必須課題
[a] 兵庫県知事問題についての本文を読み、次の問いに答えてください。
(i) 冒頭では、都知事選からどれくらいたったと書かれていますか。
(ii) W氏が2024年3月に務めていた役職は何ですか。
(iii) 5月になってW氏に下された懲戒処分は何ですか。
[b] 兵庫県知事問題についての本文を、最後の文の後から書き継いでください。

都知事選から一週間ほど。様々な余韻は漂うものの、地方政治をめぐる問題としては「兵庫県知事問題」が大きくなってきた。この問題は前からくすぶっていて、その話は聞いていた。しかし、地元の都知事選ならともかく、全然縁のない地域の話を書くのもなあと思って触れないでいた。しかし、重大な問題が幾つもあると思うので、ここで書いておきたい。
2024年3月に「西播磨県民局長」(播磨=はりま=兵庫県南西部の旧国名)を務めていたW氏(本名も判明している)が、兵庫県の斎藤元彦知事の「パワハラ疑惑」などを告発する文書(「斎藤元彦兵庫県知事の違法行為等について」)をマスコミ、県議などに送付した。斎藤知事は告発を「嘘八百」と否定して、「業務時間中なのに嘘八百含めて文書を作って流す行為は、公務員としては失格。被害届や告訴などを含めて法的手段を進めている」と激しく反発した。W氏は3月末で定年退職だったが、「懲戒処分の可能性がある」として退職辞令が取り消された。そして5月になって「停職3か月」の懲戒処分が下された。

データ抜粋
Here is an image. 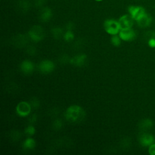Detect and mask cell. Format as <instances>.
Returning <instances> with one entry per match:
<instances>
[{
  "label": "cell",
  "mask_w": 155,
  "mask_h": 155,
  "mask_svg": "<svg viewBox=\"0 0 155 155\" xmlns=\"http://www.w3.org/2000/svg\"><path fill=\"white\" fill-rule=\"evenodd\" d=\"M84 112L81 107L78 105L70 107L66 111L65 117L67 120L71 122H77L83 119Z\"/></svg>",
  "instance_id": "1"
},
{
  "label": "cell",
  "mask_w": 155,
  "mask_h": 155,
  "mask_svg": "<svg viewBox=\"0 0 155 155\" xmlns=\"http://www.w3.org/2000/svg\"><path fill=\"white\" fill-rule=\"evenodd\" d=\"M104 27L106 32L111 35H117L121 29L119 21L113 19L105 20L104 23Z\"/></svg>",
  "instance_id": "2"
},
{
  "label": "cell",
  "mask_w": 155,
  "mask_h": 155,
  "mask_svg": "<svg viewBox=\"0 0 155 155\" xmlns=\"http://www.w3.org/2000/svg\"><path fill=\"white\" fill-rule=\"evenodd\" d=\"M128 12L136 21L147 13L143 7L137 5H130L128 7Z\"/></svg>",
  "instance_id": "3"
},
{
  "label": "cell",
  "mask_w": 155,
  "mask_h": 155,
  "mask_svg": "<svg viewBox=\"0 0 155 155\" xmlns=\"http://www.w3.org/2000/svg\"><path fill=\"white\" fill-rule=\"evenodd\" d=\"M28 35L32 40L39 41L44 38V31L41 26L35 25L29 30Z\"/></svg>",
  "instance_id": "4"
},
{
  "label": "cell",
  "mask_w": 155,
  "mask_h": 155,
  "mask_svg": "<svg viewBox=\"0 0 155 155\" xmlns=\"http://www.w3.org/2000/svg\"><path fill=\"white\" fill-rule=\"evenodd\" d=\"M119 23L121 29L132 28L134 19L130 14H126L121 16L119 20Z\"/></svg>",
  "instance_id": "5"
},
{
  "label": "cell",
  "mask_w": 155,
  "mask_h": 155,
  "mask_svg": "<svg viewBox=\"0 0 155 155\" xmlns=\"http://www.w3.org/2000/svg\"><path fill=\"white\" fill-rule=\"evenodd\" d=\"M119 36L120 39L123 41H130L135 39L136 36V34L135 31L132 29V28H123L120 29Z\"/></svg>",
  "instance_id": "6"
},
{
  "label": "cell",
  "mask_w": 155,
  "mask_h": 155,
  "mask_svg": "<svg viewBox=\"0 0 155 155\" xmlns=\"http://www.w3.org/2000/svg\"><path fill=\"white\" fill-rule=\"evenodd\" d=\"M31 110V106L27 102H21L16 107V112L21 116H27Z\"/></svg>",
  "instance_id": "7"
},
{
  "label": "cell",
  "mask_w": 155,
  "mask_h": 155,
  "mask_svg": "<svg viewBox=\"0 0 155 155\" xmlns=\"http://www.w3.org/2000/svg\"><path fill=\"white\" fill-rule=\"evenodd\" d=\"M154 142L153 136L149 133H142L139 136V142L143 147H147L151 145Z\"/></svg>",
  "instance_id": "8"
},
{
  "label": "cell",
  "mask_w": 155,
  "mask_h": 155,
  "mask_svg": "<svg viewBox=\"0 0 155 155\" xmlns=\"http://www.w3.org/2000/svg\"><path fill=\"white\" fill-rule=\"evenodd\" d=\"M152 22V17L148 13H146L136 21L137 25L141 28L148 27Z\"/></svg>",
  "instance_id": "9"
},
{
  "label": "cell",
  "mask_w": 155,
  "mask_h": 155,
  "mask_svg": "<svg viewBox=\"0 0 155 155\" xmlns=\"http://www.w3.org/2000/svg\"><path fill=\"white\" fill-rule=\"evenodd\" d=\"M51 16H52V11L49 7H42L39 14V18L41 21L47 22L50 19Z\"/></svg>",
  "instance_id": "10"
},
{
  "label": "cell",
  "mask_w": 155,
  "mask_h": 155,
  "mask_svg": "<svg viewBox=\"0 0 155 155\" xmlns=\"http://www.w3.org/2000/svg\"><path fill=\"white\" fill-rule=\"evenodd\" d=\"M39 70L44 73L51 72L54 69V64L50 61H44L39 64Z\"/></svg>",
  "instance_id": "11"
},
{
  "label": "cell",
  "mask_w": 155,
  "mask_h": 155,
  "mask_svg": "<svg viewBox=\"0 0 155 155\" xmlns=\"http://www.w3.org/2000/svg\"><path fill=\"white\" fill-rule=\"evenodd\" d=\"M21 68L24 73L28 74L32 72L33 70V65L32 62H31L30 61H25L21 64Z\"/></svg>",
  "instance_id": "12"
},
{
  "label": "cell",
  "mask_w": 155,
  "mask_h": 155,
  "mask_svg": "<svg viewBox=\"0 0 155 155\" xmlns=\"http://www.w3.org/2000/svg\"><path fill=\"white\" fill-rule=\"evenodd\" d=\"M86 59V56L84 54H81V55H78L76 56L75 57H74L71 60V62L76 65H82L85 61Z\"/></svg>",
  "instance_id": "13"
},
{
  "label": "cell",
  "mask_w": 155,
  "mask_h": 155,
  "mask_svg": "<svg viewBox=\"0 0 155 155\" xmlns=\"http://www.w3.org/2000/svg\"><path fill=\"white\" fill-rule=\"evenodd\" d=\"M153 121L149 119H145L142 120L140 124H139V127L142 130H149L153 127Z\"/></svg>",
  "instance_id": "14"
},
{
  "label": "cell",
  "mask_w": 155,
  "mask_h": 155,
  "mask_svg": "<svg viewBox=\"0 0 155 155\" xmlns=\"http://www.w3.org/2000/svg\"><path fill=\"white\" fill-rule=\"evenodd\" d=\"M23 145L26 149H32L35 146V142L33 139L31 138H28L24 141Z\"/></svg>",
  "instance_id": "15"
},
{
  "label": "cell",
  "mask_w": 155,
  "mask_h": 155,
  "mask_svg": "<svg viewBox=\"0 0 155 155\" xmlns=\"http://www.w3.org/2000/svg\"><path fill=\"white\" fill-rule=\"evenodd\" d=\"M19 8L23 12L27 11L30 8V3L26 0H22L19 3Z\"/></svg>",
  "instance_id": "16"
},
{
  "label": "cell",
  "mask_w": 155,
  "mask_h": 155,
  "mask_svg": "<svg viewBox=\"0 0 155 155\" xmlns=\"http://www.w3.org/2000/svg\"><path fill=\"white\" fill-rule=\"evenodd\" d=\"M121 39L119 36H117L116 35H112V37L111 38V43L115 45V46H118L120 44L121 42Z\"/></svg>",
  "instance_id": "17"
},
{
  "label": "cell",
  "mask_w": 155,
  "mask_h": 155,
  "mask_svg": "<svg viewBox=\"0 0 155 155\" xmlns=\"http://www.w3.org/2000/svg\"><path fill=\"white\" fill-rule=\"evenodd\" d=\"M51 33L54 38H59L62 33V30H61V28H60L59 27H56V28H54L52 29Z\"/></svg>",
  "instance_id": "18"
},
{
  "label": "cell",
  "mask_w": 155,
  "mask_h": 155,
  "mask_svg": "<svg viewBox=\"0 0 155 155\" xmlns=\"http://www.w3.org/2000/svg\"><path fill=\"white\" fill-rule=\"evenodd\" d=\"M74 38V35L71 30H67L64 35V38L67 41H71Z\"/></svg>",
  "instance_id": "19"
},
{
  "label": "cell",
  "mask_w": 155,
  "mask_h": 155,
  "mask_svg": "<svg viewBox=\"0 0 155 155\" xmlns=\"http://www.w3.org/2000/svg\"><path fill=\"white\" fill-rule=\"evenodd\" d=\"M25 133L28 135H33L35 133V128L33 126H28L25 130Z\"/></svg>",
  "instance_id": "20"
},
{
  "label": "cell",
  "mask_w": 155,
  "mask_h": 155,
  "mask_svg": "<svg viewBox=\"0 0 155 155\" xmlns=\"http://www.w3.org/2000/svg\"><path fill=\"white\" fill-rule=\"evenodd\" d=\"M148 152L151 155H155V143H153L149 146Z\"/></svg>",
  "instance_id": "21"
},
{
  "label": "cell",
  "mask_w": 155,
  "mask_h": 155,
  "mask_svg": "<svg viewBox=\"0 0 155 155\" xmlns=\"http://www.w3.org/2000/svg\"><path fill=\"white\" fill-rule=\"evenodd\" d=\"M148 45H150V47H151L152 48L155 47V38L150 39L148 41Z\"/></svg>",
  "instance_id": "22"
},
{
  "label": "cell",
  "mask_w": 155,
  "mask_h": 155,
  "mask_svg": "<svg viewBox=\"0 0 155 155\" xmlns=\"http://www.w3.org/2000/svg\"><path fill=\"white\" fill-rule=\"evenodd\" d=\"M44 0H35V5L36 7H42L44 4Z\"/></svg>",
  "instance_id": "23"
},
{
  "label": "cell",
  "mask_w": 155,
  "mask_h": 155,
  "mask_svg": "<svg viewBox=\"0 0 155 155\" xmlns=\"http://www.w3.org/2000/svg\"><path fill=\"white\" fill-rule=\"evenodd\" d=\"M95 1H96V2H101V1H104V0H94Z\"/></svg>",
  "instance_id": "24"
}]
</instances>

---

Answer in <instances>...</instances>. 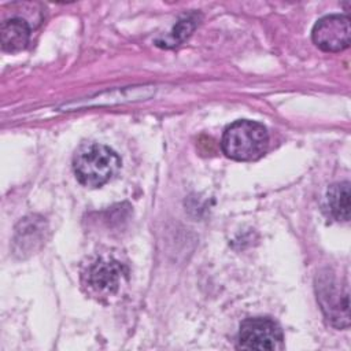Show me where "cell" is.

回答一覧
[a]
(i) 一週間ほど
(ii) 西播磨県民局長
(iii) 停職3か月

[b]
(内部告発を否定する斎藤知事)
細かいこと(疑惑の内容など)は書かないが、その後県議会で「百条委員会」(自治体の疑惑や不祥事があった際、事実関係を調査するため、地方自治法100条に基づいて地方議会が設置する特別委員会)が設置され、来週にはW氏も委員会に出席して証言することになっていた。しかし、それを前にW氏は7月7日に亡くなった。「自殺」とされる。(遺書もあると言われるが、現時点では公表されてない。)ところで、この問題をちょっと調べて驚いたのは、死者は1人ではなく2人だったのである。先の文書で「セ・パ優勝パレードにおけるキックバック強要」が告発されていた。その担当の総務課長が大阪府との調整などに悩み「ウツ」状態だと告発されていたが、その課長が4月に「自殺」していたというのである。
(斎藤知事は辞職せず)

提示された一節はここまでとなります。